◆ **Exercise instructions**
For this exercise, restate every line below word for word and drop the images.
Top of Data records
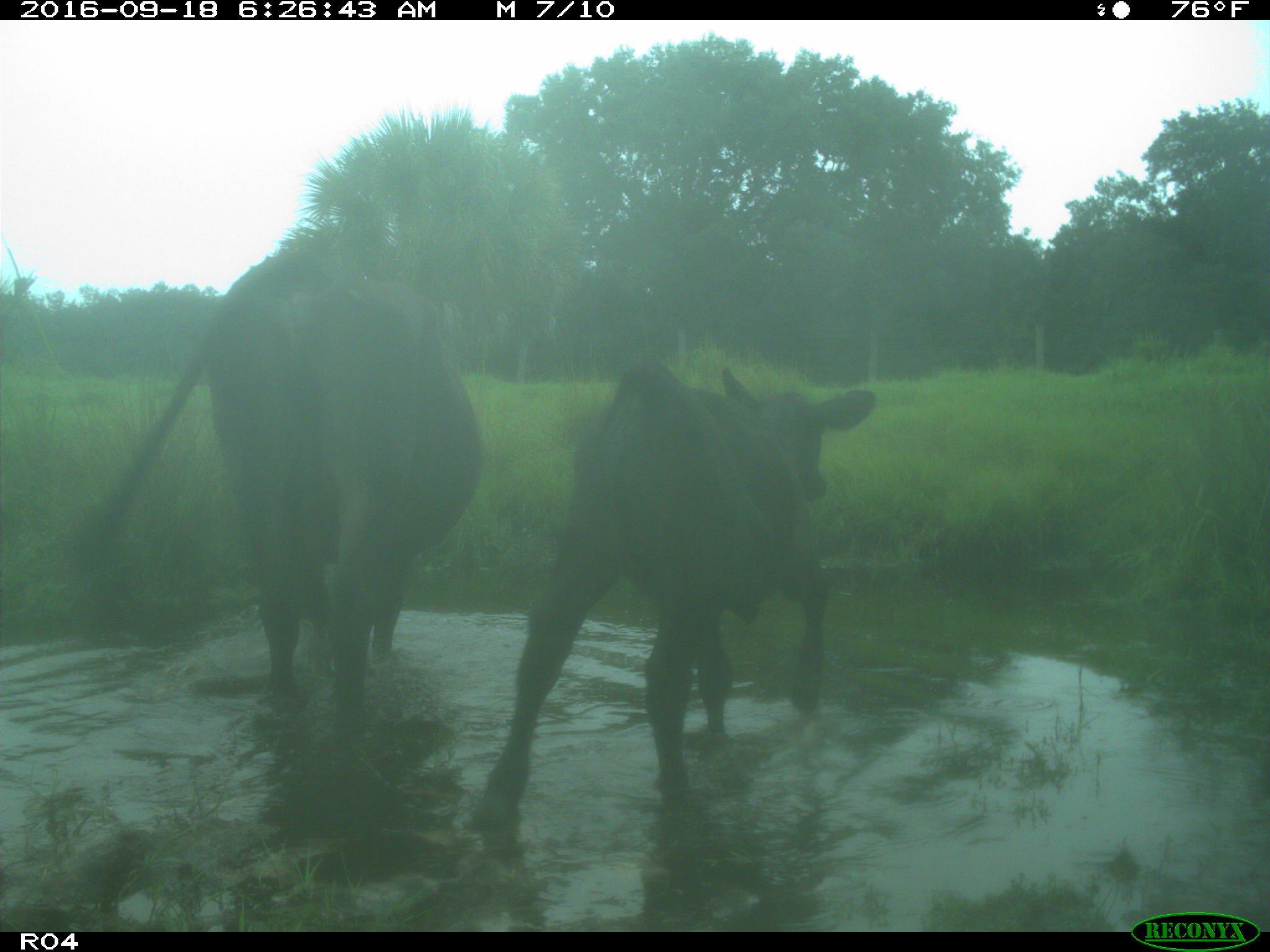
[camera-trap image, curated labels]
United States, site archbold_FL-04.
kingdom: Animalia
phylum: Chordata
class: Mammalia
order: Artiodactyla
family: Bovidae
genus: Bos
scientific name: Bos taurus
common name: domestic cow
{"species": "Bos taurus (domestic cow)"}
Bottom of Data records
◆ **Exercise response**
[camera-trap image, curated labels]
United States, site archbold_FL-04.
kingdom: Animalia
phylum: Chordata
class: Mammalia
order: Artiodactyla
family: Bovidae
genus: Bos
scientific name: Bos taurus
common name: domestic cow
{"species": "Bos taurus (domestic cow)"}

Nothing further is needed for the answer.